◆ **Exercise**:
The records are to be repeated in full. Every line must match.

Data extracted from a collection
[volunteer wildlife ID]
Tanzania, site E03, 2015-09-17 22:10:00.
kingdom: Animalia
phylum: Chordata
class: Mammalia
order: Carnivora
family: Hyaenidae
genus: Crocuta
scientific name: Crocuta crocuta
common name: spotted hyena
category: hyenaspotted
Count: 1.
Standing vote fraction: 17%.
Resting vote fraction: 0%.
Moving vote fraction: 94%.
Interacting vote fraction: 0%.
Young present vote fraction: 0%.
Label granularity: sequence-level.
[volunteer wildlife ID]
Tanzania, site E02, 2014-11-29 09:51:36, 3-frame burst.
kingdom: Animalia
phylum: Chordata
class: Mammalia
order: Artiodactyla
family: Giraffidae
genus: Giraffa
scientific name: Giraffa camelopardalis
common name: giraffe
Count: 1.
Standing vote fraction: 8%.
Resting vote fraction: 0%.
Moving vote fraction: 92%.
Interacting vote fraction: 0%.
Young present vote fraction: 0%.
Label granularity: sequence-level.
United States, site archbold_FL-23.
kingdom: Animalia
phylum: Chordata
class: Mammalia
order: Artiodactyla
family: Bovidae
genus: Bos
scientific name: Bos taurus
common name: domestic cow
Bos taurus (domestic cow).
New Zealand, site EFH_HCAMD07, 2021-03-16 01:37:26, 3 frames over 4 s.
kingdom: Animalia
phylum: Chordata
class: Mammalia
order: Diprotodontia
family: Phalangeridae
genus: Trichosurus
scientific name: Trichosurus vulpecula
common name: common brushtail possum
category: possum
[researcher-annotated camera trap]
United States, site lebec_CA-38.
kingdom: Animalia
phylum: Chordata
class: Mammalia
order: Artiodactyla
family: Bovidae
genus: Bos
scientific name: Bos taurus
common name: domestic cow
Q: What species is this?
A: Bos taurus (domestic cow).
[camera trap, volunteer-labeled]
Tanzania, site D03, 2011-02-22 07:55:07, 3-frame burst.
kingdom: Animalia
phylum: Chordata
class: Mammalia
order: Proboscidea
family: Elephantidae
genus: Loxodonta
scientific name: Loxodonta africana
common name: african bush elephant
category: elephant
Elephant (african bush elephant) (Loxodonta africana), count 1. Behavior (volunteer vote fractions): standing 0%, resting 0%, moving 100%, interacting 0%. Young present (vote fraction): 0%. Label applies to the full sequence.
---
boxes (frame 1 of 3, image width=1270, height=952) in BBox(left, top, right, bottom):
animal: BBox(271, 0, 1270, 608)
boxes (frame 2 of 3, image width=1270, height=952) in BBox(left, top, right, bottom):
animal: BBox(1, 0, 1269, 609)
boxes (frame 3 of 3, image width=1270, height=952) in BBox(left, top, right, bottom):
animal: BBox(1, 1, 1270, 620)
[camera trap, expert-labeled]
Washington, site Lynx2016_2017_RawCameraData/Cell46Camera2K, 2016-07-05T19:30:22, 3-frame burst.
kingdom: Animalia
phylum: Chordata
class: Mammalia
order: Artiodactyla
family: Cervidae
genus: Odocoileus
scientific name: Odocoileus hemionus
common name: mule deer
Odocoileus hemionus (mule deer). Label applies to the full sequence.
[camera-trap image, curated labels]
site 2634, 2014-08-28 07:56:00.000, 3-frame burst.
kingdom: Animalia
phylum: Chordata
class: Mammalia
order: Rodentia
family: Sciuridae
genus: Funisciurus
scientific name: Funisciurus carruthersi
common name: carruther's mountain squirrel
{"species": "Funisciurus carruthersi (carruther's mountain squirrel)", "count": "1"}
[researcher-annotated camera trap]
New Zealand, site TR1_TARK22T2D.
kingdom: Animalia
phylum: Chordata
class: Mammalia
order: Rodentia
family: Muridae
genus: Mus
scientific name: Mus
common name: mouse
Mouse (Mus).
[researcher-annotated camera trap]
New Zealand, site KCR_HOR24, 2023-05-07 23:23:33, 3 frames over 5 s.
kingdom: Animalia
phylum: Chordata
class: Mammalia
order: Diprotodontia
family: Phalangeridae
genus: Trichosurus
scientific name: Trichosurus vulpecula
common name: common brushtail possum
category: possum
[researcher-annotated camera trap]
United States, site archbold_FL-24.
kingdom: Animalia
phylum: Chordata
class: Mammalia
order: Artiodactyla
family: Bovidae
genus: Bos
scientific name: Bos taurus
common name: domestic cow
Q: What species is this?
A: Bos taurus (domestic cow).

◆ **Response area**:
[volunteer wildlife ID]
Tanzania, site E03, 2015-09-17 22:10:00.
kingdom: Animalia
phylum: Chordata
class: Mammalia
order: Carnivora
family: Hyaenidae
genus: Crocuta
scientific name: Crocuta crocuta
common name: spotted hyena
category: hyenaspotted
Count: 1.
Standing vote fraction: 17%.
Resting vote fraction: 0%.
Moving vote fraction: 94%.
Interacting vote fraction: 0%.
Young present vote fraction: 0%.
Label granularity: sequence-level.
[volunteer wildlife ID]
Tanzania, site E02, 2014-11-29 09:51:36, 3-frame burst.
kingdom: Animalia
phylum: Chordata
class: Mammalia
order: Artiodactyla
family: Giraffidae
genus: Giraffa
scientific name: Giraffa camelopardalis
common name: giraffe
Count: 1.
Standing vote fraction: 8%.
Resting vote fraction: 0%.
Moving vote fraction: 92%.
Interacting vote fraction: 0%.
Young present vote fraction: 0%.
Label granularity: sequence-level.
United States, site archbold_FL-23.
kingdom: Animalia
phylum: Chordata
class: Mammalia
order: Artiodactyla
family: Bovidae
genus: Bos
scientific name: Bos taurus
common name: domestic cow
Bos taurus (domestic cow).
New Zealand, site EFH_HCAMD07, 2021-03-16 01:37:26, 3 frames over 4 s.
kingdom: Animalia
phylum: Chordata
class: Mammalia
order: Diprotodontia
family: Phalangeridae
genus: Trichosurus
scientific name: Trichosurus vulpecula
common name: common brushtail possum
category: possum
[researcher-annotated camera trap]
United States, site lebec_CA-38.
kingdom: Animalia
phylum: Chordata
class: Mammalia
order: Artiodactyla
family: Bovidae
genus: Bos
scientific name: Bos taurus
common name: domestic cow
Q: What species is this?
A: Bos taurus (domestic cow).
[camera trap, volunteer-labeled]
Tanzania, site D03, 2011-02-22 07:55:07, 3-frame burst.
kingdom: Animalia
phylum: Chordata
class: Mammalia
order: Proboscidea
family: Elephantidae
genus: Loxodonta
scientific name: Loxodonta africana
common name: african bush elephant
category: elephant
Elephant (african bush elephant) (Loxodonta africana), count 1. Behavior (volunteer vote fractions): standing 0%, resting 0%, moving 100%, interacting 0%. Young present (vote fraction): 0%. Label applies to the full sequence.
---
boxes (frame 1 of 3, image width=1270, height=952) in BBox(left, top, right, bottom):
animal: BBox(271, 0, 1270, 608)
boxes (frame 2 of 3, image width=1270, height=952) in BBox(left, top, right, bottom):
animal: BBox(1, 0, 1269, 609)
boxes (frame 3 of 3, image width=1270, height=952) in BBox(left, top, right, bottom):
animal: BBox(1, 1, 1270, 620)
[camera trap, expert-labeled]
Washington, site Lynx2016_2017_RawCameraData/Cell46Camera2K, 2016-07-05T19:30:22, 3-frame burst.
kingdom: Animalia
phylum: Chordata
class: Mammalia
order: Artiodactyla
family: Cervidae
genus: Odocoileus
scientific name: Odocoileus hemionus
common name: mule deer
Odocoileus hemionus (mule deer). Label applies to the full sequence.
[camera-trap image, curated labels]
site 2634, 2014-08-28 07:56:00.000, 3-frame burst.
kingdom: Animalia
phylum: Chordata
class: Mammalia
order: Rodentia
family: Sciuridae
genus: Funisciurus
scientific name: Funisciurus carruthersi
common name: carruther's mountain squirrel
{"species": "Funisciurus carruthersi (carruther's mountain squirrel)", "count": "1"}
[researcher-annotated camera trap]
New Zealand, site TR1_TARK22T2D.
kingdom: Animalia
phylum: Chordata
class: Mammalia
order: Rodentia
family: Muridae
genus: Mus
scientific name: Mus
common name: mouse
Mouse (Mus).
[researcher-annotated camera trap]
New Zealand, site KCR_HOR24, 2023-05-07 23:23:33, 3 frames over 5 s.
kingdom: Animalia
phylum: Chordata
class: Mammalia
order: Diprotodontia
family: Phalangeridae
genus: Trichosurus
scientific name: Trichosurus vulpecula
common name: common brushtail possum
category: possum
[researcher-annotated camera trap]
United States, site archbold_FL-24.
kingdom: Animalia
phylum: Chordata
class: Mammalia
order: Artiodactyla
family: Bovidae
genus: Bos
scientific name: Bos taurus
common name: domestic cow
Q: What species is this?
A: Bos taurus (domestic cow).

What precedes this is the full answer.